_Material for this exercise_.
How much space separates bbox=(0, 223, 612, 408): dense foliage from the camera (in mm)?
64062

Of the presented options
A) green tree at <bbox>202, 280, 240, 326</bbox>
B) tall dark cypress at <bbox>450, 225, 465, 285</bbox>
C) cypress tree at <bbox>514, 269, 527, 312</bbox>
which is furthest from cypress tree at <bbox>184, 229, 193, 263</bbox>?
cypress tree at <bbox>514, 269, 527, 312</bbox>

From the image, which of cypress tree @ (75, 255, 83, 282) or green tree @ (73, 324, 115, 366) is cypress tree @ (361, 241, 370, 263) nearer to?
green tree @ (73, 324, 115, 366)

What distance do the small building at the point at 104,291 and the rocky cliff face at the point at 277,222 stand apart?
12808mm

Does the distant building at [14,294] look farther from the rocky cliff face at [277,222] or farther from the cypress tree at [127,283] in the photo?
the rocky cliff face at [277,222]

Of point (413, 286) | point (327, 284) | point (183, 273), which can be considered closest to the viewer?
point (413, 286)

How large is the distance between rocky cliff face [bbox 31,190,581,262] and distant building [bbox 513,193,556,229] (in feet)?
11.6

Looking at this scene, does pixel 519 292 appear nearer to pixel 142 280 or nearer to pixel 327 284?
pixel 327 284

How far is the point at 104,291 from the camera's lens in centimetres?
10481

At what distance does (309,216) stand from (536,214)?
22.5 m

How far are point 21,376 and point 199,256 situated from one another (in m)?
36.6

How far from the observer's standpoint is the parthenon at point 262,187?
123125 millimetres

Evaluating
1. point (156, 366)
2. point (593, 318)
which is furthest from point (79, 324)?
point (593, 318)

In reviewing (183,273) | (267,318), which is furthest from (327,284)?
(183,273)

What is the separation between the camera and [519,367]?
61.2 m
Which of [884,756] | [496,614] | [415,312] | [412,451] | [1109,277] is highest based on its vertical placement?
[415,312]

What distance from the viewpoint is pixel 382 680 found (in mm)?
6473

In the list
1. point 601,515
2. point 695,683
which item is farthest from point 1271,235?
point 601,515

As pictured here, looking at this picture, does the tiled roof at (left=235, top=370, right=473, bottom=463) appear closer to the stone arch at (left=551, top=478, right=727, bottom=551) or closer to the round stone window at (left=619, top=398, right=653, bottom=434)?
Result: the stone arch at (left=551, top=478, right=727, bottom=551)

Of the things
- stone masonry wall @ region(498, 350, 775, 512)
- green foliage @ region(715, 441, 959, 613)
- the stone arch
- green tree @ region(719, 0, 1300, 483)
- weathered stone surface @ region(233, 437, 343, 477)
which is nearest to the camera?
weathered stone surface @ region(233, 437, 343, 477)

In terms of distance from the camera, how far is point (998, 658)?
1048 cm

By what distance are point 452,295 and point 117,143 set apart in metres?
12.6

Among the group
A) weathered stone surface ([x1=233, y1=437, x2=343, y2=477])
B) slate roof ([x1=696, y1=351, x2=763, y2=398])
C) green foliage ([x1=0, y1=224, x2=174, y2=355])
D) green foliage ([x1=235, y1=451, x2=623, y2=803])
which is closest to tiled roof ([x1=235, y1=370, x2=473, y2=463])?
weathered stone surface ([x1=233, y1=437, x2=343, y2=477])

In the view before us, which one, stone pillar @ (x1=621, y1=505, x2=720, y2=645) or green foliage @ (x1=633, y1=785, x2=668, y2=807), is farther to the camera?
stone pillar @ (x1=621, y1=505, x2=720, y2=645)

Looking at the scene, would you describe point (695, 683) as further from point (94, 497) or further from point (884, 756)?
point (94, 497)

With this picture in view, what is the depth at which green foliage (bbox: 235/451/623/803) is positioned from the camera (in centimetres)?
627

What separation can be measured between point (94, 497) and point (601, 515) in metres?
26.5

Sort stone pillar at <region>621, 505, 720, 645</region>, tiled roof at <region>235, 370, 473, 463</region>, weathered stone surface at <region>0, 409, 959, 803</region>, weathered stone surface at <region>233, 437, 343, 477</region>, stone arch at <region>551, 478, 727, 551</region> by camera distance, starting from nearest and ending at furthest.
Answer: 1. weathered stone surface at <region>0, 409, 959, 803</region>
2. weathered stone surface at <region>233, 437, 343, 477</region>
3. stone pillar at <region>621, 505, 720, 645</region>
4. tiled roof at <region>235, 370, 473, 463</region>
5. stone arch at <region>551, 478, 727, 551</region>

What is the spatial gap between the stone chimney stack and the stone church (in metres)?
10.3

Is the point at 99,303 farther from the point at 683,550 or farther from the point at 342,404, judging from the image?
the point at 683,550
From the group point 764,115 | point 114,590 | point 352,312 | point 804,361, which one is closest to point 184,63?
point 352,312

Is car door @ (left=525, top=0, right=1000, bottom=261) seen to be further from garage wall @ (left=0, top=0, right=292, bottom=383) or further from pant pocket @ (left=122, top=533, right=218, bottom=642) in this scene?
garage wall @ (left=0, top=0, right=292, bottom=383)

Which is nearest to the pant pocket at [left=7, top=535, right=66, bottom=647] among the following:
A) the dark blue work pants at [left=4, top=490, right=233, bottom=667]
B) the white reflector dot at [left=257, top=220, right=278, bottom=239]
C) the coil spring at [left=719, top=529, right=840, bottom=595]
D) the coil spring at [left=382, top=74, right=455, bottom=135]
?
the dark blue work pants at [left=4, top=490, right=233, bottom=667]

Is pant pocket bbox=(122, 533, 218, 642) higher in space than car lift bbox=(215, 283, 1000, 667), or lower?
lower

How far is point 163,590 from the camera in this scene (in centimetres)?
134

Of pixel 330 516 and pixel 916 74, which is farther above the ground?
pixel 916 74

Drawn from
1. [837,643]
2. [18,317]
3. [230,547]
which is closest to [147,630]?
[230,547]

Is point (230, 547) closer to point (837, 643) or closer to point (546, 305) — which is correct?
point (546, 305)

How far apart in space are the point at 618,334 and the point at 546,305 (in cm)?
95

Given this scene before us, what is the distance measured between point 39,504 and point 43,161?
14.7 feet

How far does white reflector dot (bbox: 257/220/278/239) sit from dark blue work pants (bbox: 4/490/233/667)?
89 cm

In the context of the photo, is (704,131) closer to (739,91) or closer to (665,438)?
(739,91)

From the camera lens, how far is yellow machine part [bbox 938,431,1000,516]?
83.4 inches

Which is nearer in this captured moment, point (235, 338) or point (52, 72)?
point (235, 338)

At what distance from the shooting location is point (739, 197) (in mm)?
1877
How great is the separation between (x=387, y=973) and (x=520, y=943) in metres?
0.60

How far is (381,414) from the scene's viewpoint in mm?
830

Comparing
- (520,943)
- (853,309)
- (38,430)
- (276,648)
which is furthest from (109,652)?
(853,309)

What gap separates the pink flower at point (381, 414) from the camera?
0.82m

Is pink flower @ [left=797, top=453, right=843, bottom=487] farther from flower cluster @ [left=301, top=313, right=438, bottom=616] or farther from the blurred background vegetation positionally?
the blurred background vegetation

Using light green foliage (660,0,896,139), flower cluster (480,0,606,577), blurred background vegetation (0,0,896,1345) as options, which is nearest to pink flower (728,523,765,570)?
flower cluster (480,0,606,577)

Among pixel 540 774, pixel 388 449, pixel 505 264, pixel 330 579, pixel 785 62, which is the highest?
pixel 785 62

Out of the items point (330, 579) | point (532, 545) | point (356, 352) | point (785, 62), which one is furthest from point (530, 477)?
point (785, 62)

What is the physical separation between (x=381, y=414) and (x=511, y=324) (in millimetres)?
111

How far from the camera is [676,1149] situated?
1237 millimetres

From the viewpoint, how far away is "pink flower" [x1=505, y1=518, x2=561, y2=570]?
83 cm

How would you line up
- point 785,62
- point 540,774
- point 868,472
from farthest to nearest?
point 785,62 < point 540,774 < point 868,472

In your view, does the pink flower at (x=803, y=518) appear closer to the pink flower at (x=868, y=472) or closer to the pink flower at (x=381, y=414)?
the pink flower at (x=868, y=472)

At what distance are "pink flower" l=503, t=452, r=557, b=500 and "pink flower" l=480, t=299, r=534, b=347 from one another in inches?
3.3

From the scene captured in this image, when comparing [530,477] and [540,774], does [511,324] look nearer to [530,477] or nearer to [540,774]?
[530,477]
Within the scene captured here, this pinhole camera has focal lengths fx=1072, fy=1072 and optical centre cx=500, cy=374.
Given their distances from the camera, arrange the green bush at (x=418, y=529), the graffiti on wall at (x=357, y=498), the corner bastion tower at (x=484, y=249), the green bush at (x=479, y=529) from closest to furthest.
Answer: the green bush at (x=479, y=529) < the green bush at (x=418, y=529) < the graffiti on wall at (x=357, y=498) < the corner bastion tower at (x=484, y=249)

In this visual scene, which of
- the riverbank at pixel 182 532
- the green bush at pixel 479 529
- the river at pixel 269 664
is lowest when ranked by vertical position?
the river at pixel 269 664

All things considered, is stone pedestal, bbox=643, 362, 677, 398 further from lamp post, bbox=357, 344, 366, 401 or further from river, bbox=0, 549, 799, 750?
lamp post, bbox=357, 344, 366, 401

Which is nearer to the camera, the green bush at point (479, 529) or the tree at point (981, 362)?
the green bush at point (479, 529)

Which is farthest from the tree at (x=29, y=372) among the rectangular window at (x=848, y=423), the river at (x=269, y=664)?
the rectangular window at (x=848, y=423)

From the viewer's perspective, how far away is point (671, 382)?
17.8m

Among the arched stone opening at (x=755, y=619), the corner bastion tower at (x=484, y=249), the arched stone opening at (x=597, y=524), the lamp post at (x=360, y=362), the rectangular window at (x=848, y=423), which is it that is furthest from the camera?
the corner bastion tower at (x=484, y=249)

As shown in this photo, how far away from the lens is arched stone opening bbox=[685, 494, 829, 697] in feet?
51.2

_Task to carry out_. Pull out every line from the one with "Which is nearer to" to the end of the listing, and output only those.

_Response to this exercise_.
Which is nearer to the camera, the green bush at point (479, 529) or the tree at point (981, 362)?
the green bush at point (479, 529)

Which is farthest from the tree at (x=29, y=372) among the rectangular window at (x=848, y=423), the river at (x=269, y=664)?
the rectangular window at (x=848, y=423)

From the viewer's perspective, how far away is point (671, 382)?
17.8m

Among the arched stone opening at (x=755, y=619), the corner bastion tower at (x=484, y=249), the arched stone opening at (x=597, y=524), the lamp post at (x=360, y=362), the rectangular window at (x=848, y=423), which is it that is furthest from the camera?
the corner bastion tower at (x=484, y=249)

As shown in this photo, how far away from the lens is arched stone opening bbox=[685, 494, 829, 697] in feet?
51.2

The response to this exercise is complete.